Meeting of the Parliament 25 March 2014
I am pleased to open the debate.
The World Health Organization has stated that the two public health interventions that have had the greatest impact on the world’s health are clean water and vaccines. Immunisation is one of the most effective ways of protecting the public against and reducing the spread of serious diseases.
The development of effective vaccines in the past few decades has led to a huge decline in the number of deaths from various diseases, particularly in childhood. Before the introduction of the national vaccination programme, Scottish children were extremely vulnerable to diseases such as whooping cough, polio and measles.
The Scottish routine childhood immunisation programme is one of the cornerstones of our efforts to improve and protect public health. Infants are vaccinated against a wide range of diseases that once posed a serious danger to life but are now condemned to the past. The programme has also dramatically reduced the incidence of once common diseases, such as tetanus, whooping cough, measles, mumps and rubella.
The immunisation programme’s value is very clear. For example, vaccination against measles was introduced in 1968. In 1970, more than 25,000 cases of measles were confirmed in Scotland. By 1994, the figure had fallen to 536 confirmed cases and, by 2012, that figure had declined further to just 28 confirmed cases.
Through the immunisation programme, we also offer important protection against conditions such as meningitis. Since 1999, children have been vaccinated against meningitis C as part of the routine childhood immunisation programme. When the vaccine was introduced, there were 95 cases of meningitis C; between 2008 and 2012 there were only 2 cases.
We have seen the effects of immunising our children against meningitis C, but meningitis B remains a greater threat. A vaccine against meningitis B became licensed for use last year, and the Joint Committee on Vaccination and Immunisation has just recommended its introduction in Scotland and across the rest of the United Kingdom. That is a major step forward in our ability to protect children from the threat of meningitis. I am sure that all members will welcome the decision to introduce the vaccination in the near future.
The importance of childhood immunisation programmes is recognised by the public, and Scotland has an enviably high uptake rate. For the past decade, Scotland has had uptake rates of between 96 per cent and 98 per cent for children completing the vaccination courses for diphtheria, tetanus, whooping cough, polio, meningococcal group C bacteria and pneumococcus by 24 months of age. That is consistently above the 95 per cent target that has been set by the World Health Organization. Uptake figures for other vaccination schedules, including the measles, mumps and rubella vaccination and the pneumococcal conjugate vaccine booster, are continuing to rise, too. The uptake rate for both of those is well above 90 per cent, and this year the uptake rate for the MMR vaccination reached the 95 per cent target.
Nevertheless, we cannot afford to be complacent. In 2013, Wales and England experienced a large outbreak of measles—a disease that has been targeted by the WHO for elimination in Europe by 2015. Unfortunately, MMR vaccine uptake declined to less than 80 per cent in Wales and England after the now-discredited Wakefield study, which resulted in an increased population susceptibility to measles. In Scotland, uptake of the MMR vaccine dropped to 87 per cent in 2003. The Scottish public health effort in response to that decline aimed to maximise uptake of MMR1 by the age of two, ensuring at least 95 per cent uptake of one dose of the MMR vaccine among children before they started school at the age of five. It then aimed to maximise uptake of the second dose of the MMR vaccine among children by the age of six.

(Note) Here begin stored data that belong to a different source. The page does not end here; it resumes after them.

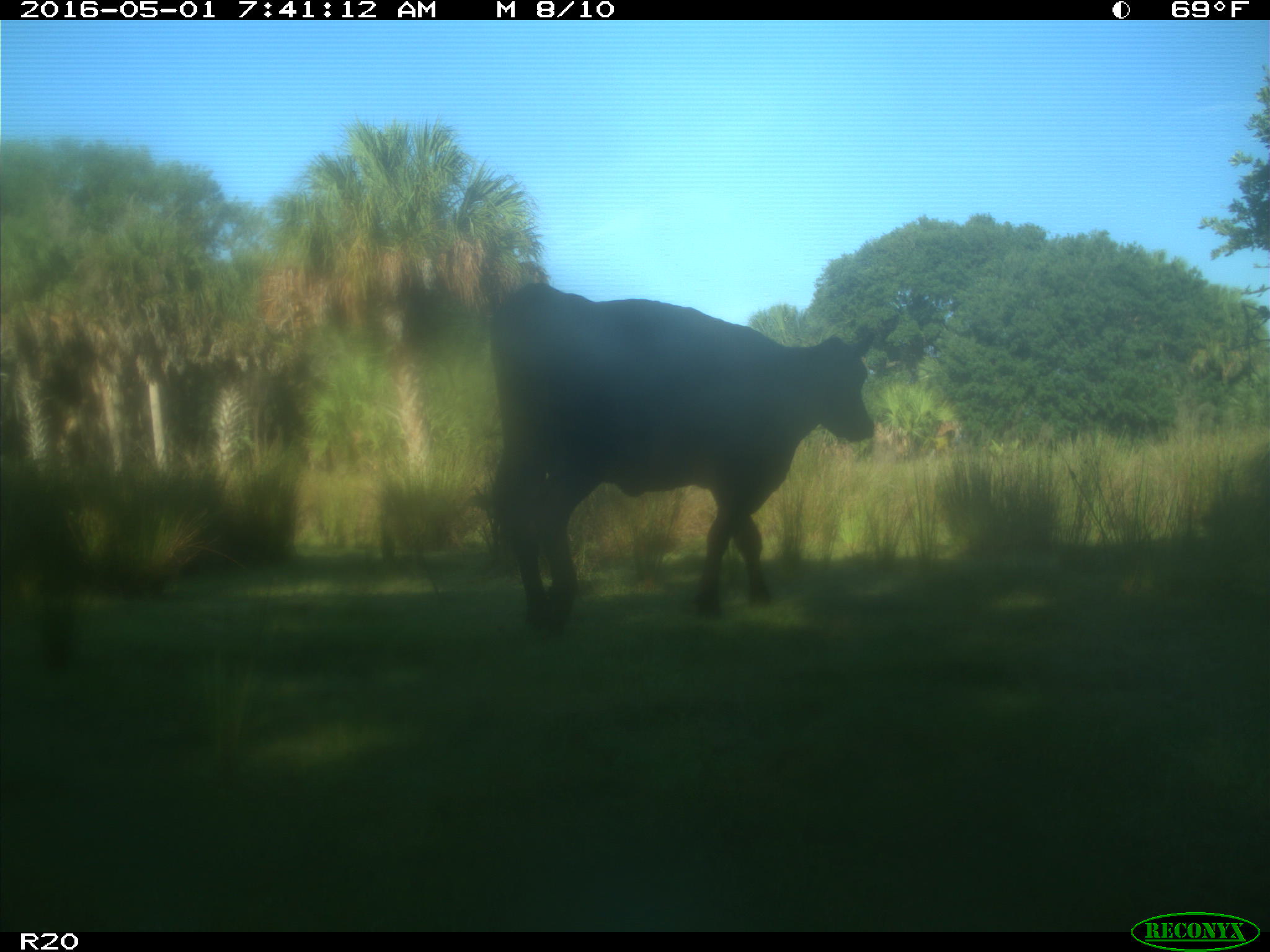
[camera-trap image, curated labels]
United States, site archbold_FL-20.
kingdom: Animalia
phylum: Chordata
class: Mammalia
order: Artiodactyla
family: Bovidae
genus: Bos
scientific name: Bos taurus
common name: domestic cow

The most recent uptake rate of the MMR vaccine in Scotland, for December 2013, was 96 per cent, and the uptake rate for MMR2 was almost 92 per cent. Overall, measles has been well controlled in Scotland, with only a small number of cases occurring sporadically across the country during 2013. Because uptake rates did not fall as sharply in Scotland as they did elsewhere in the UK following the Wakefield study, the effect of last year’s outbreak in Scotland was not as severe as the effect of the outbreak in England and Wales. Nevertheless, the children who were most vulnerable to that outbreak were those who would have been vaccinated in the late 1990s. For that reason, a short MMR vaccination catch-up programme was put in place to protect those children who were not vaccinated originally. The outbreak was an important reminder of the value of vaccination programmes and the speed with which a disease can spread if we do not remain vigilant.

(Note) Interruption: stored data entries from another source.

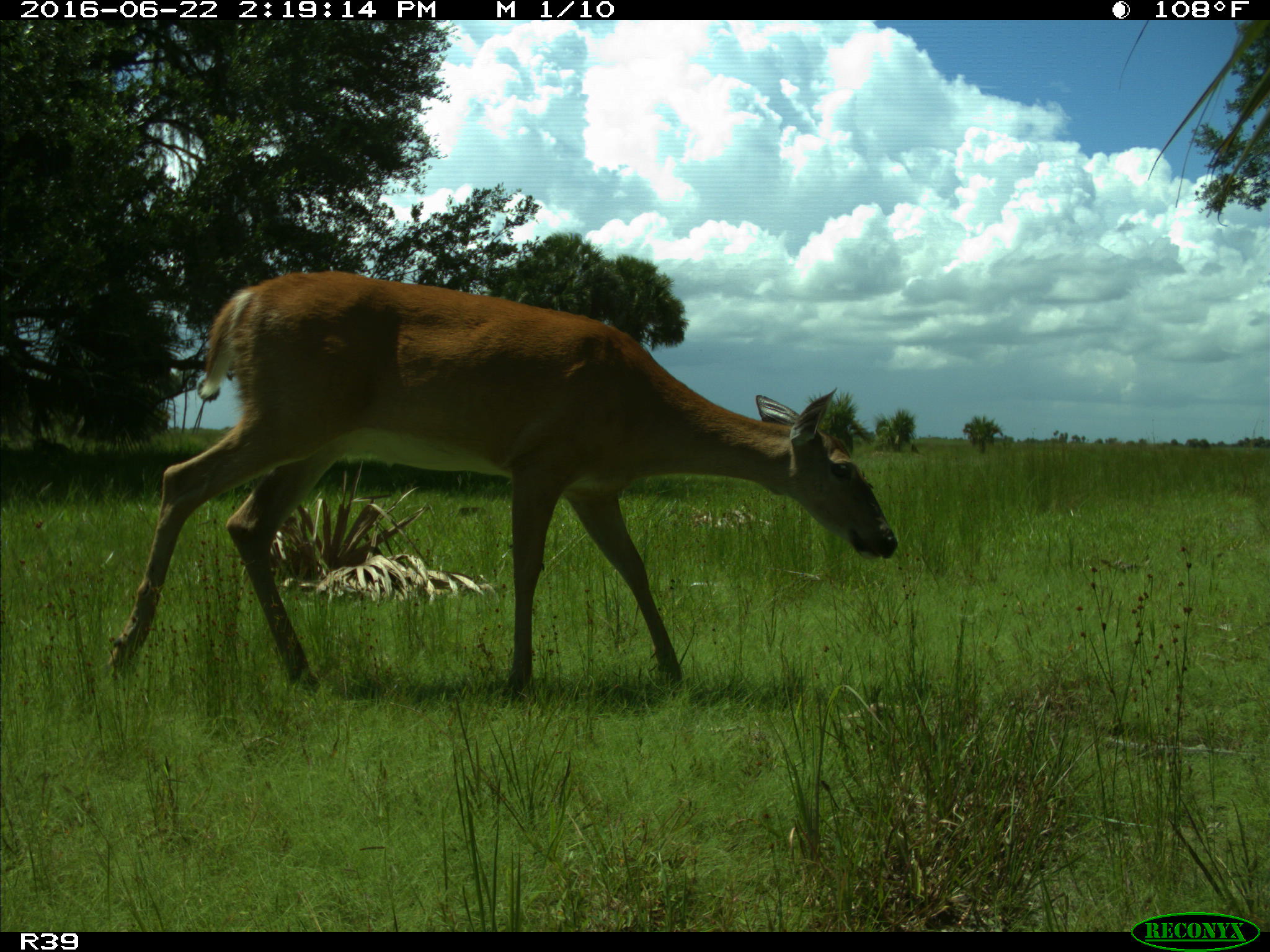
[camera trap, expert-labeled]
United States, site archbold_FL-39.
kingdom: Animalia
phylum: Chordata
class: Mammalia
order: Artiodactyla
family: Cervidae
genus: Odocoileus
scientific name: Odocoileus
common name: deer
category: unidentified deer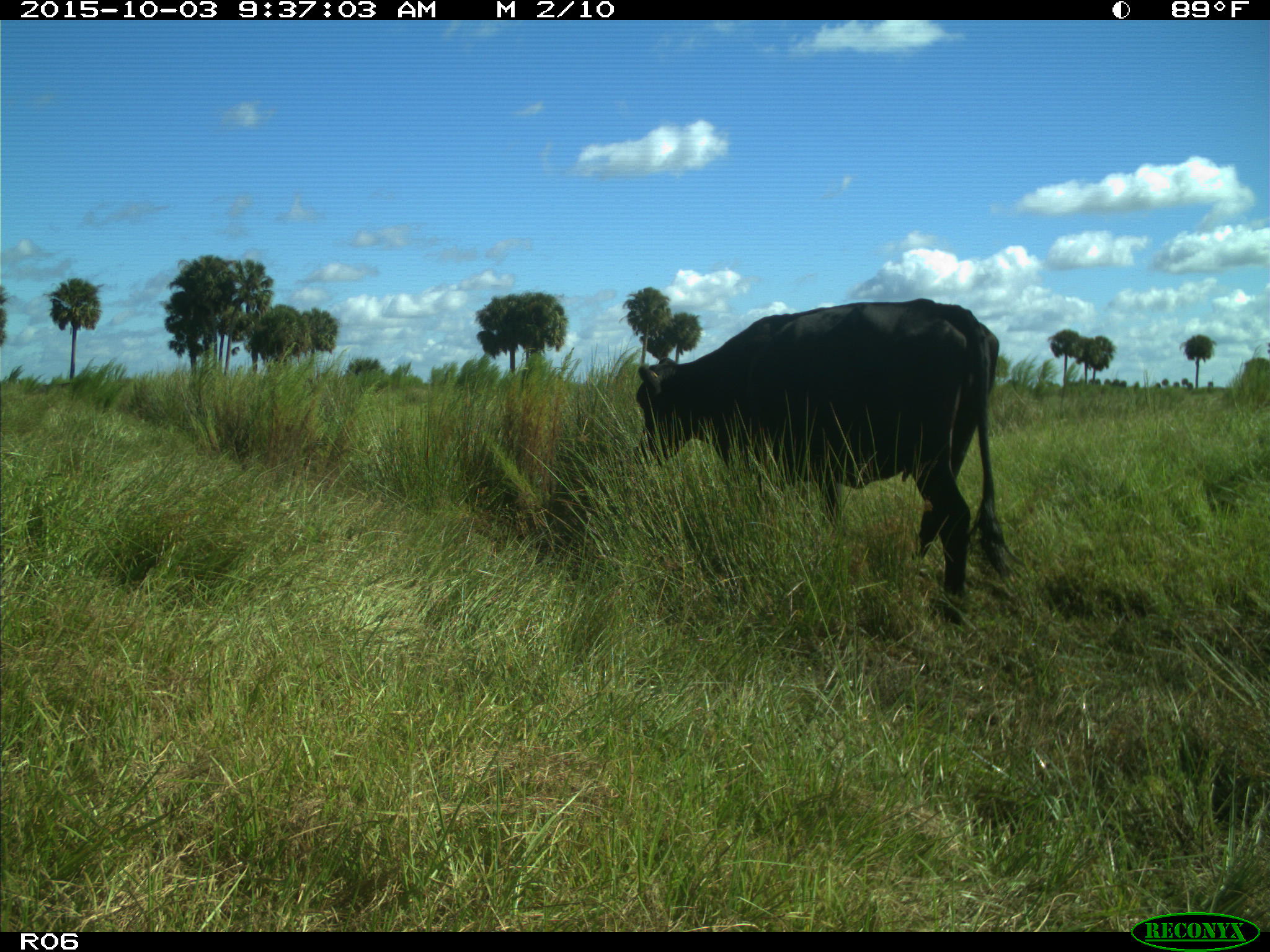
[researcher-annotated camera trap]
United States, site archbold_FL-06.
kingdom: Animalia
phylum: Chordata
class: Mammalia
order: Artiodactyla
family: Bovidae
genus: Bos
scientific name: Bos taurus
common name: domestic cow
Bos taurus (domestic cow).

Another long-running childhood immunisation programme that is delivering positive public health benefits is the human papillomavirus vaccination that is offered to girls in secondary 2. The programme protects girls against the two types of HPV that cause approximately 70 per cent of cervical cancer and two other types of HPV that cause 90 per cent of cases of genital warts. Since the introduction of the vaccination programme in September 2008, we have seen a consistently high uptake. Although we are only now seeing the results of the programme, research that will be published soon in the British Journal of Cancer will show that the high uptake rates have already led to a reduction in the prevalence of those types of HPV in young women.